Um jovem universitário, em São Paulo, foi executado militarmente pela política depois de furar uma blitz policial. Os policiais envolvidos foram afastados e cumprem funções internas enquanto se investiga a participação deles.

O ex-ministro Paulo Bernardo teve revogada sua prisão. Sem foro privilegiado, apesar de todos os indicativos de seu connhecimento e participação no assalto a funcionários e pensionistas públicos com o crédito consignado, ainda assim o ministro do STF, Dias Toffoli, considerou a prisão um "constrangimento ilegal".

O Brasil continua  o paraíso que privilegia a autoridade, seja ela da polícia ou da política, em detrimento do cidadão. Um país de duas caras. A primeira concede a liberdade e a liberalidade sob os risos de felicidade; a outra, uma carranca de desprezo, autoritária, espalhando choro e ranger de dentes. O cidadão sem farda vai logo para o xilindró; sem amizade política, paga como pena multas injustificáveis quando não, se pobre, em presídios dos mais desumanos do mundo.

Se o mundo mudou, o Brasil sobrevive socialmente entre a casa-grande e a senzala sob os holofotes edulcorados da auto-propaganda. Mudança, como se espera, haverá compulsoriamente quando talvez daqui a 100 anos o planeta estiver mudado. Mas não no momento enquanto se cultivar tanto o privilégio da "autoridade" sobre a cidadania.

Tão perto! Tão longe!

Desde que a Lava-Jato demonstrou que o PT é o Eduardo Cunha e vice-versa, e que há muito pouca coisa entre os dois que se diferencie radicalmente de ambos, o Brasil está paralisado na sua perplexidade.

Seriam, de fato, os R$ 0,85 de cada mensalidade embolsados pelo ministro Paulo Bernardo o maior escândalo desses “empréstimos consignados” com juros subsidiados que já montam a R$ 281 bi (4,5% do PIB) para a casta dos “com tudo” ao lado dos mais de 400% ao ano de juros do cartão do desespero dos “sem nada” de quem o Estado já toma outros 46% do PIB (36% de carga + 10% de déficit)? Pense bem: o Bolsa Família, sempre aventado como desculpa para manter os ladrões onde estão, custa 0,3% do PIB…

Este país de avessos, onde as escolas é que estão “ocupadas” e estudar passou a ser uma atividade clandestina que a polícia reprime de preferência a quem trata de impedi-la, teve tempo de sobra para acostumar-se com isto em que se transformou. Os sindicatos-impostos de Getulio Vargas evoluíram do primeiro e único ao 15º milésimo de hoje e a metástese prossegue sem combate ao ritmo de 280 novos por ano. E daí saltamos com toda a naturalidade para os nossos por enquanto 35 partidos-impostos a quem pagamos horários-impostos para que nos ofendam e humilhem diariamente na TV, tudo sob a proteção dos “movimentos-sociais-impostos” recheados de militantes-impostos que nos cobram hora-extra para viajar em ônibus-impostos para onde quer que sejam convocados para defender a intocabilidade dos “seus” impostos. Passados 80 anos eis-nos bancando festas nos palácios com impostos diretamente arrancados às favelas…

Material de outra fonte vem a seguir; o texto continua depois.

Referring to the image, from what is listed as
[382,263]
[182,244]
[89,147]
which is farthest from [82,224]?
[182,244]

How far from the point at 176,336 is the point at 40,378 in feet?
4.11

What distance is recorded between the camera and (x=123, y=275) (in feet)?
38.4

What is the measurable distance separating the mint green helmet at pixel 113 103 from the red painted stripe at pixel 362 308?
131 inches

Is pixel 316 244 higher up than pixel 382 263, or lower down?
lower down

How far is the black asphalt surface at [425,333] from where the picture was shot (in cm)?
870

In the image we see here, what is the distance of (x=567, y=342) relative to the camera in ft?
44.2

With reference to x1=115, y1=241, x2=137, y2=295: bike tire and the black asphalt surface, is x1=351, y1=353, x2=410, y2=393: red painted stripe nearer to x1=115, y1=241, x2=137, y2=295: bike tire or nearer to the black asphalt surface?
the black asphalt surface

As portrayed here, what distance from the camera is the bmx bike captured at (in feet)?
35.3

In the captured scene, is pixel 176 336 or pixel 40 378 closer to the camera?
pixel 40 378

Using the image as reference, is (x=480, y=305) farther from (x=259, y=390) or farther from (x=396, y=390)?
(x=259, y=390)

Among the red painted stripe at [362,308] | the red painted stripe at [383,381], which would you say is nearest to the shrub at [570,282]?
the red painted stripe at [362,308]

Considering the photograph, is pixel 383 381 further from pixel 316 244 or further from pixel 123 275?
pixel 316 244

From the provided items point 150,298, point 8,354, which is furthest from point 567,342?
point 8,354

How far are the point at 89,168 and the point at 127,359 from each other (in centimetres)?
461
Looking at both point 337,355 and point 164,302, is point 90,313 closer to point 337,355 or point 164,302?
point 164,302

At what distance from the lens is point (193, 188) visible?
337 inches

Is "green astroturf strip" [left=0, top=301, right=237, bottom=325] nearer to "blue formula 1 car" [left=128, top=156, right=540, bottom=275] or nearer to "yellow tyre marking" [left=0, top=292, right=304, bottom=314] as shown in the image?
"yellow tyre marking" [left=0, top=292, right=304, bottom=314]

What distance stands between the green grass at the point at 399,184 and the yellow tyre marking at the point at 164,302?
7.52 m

Com toda a barreira de silêncio que ainda protege da exposição à execração pública que merece o mundo da côrte movida a impostos onde “demissão” não consta do dicionário, “auxílio” não é renda e os salários continuam subindo 60 bilhões por ano em meio ao pânico aqui fora, bate na cara do país inteiro o verdadeiro divisor de águas – contribuíntes x “contribuidos” – que separa os dois Brasis e não se encaixa nem a murro no repertório “esquerda-direita” dos nossos ditadores de “correção política”.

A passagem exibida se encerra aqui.